Ocean currents in the North Atlantic, the Gulf Stream, transport warm waters from the tropics to the north ensuring the relatively mild climate in Scandinavian countries. Observations showing a cooling ocean surface trend in the region south of Greenland amidst global warming – known as the warming hole – have alarmed scientists that the Gulf Stream might be slowing down and that it might even be on the way to stop completely. A new study published in Nature Climate Change by scientists from Stockholm University and the Max Planck Institute for Meteorology in Hamburg show that things are not so simple.
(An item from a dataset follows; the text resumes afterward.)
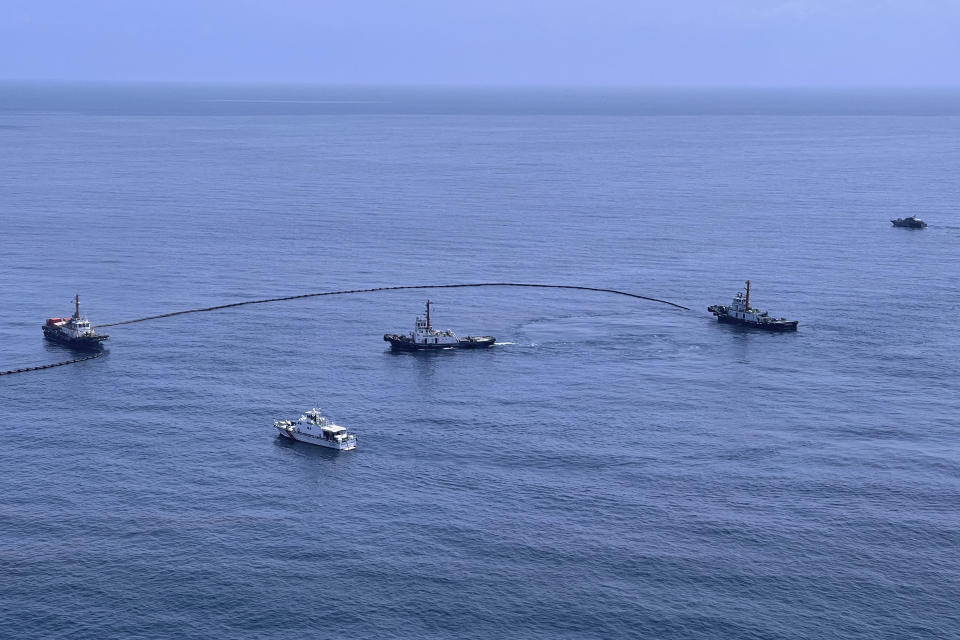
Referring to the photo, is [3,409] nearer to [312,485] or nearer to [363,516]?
[312,485]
n the contrary, the study finds that the best explanation for the warming hole is a strengthening of the circulation at high latitudes near Greenland and Iceland, which transports warm waters further into the Nordic seas and the Arctic. Thereby, the ocean circulation causes the warming hole to form by moving the warm waters faster out of region and further north and replacing it with cold waters in return. To come to this conclusion, the scientists simulated the historical warming from 1850 to present one hundred times in a climate model:

“Our approach was to analyse the entire North Atlantic ocean circulation, not just the Gulf Stream, and also changes in atmospheric conditions. Thereby, we are able to show that many different processes determine the warming hole formation and strength”, says Paul Keil from the Max Planck Institute.

Schematic of warm hole drivers, from Keil et al., 2020
Schematic of warm hole drivers, from Keil et al., 2020.

Interestingly, every simulation would form a warming hole, but the Gulf Stream would either strengthen or weaken mostly due to natural variability. What was common to all historical simulations was that the heat transport to higher latitudes strengthens. The scientists also looked at other factors such as clouds and winds, and although these had some influence on causing the warming hole, they were less important factors than the ocean circulation. The results are in line with another recent observational study showing no decline in ocean heat transport:

"This model-based study helps us better understand our recent oceanographic observational findings from the Nordic Seas region", says Léon Chafik from Stockholm University, who was not taking part in the study.

The model simulations show that the future Gulf Stream heat transport may weaken, and therefore begin to play a role in causing the warming hole to persist despite global warming:

"The warming hole is interesting as it will impact weather systems that form over the North Atlantic and move towards Europe. We still need to understand this better", says Thorsten Mauritsen.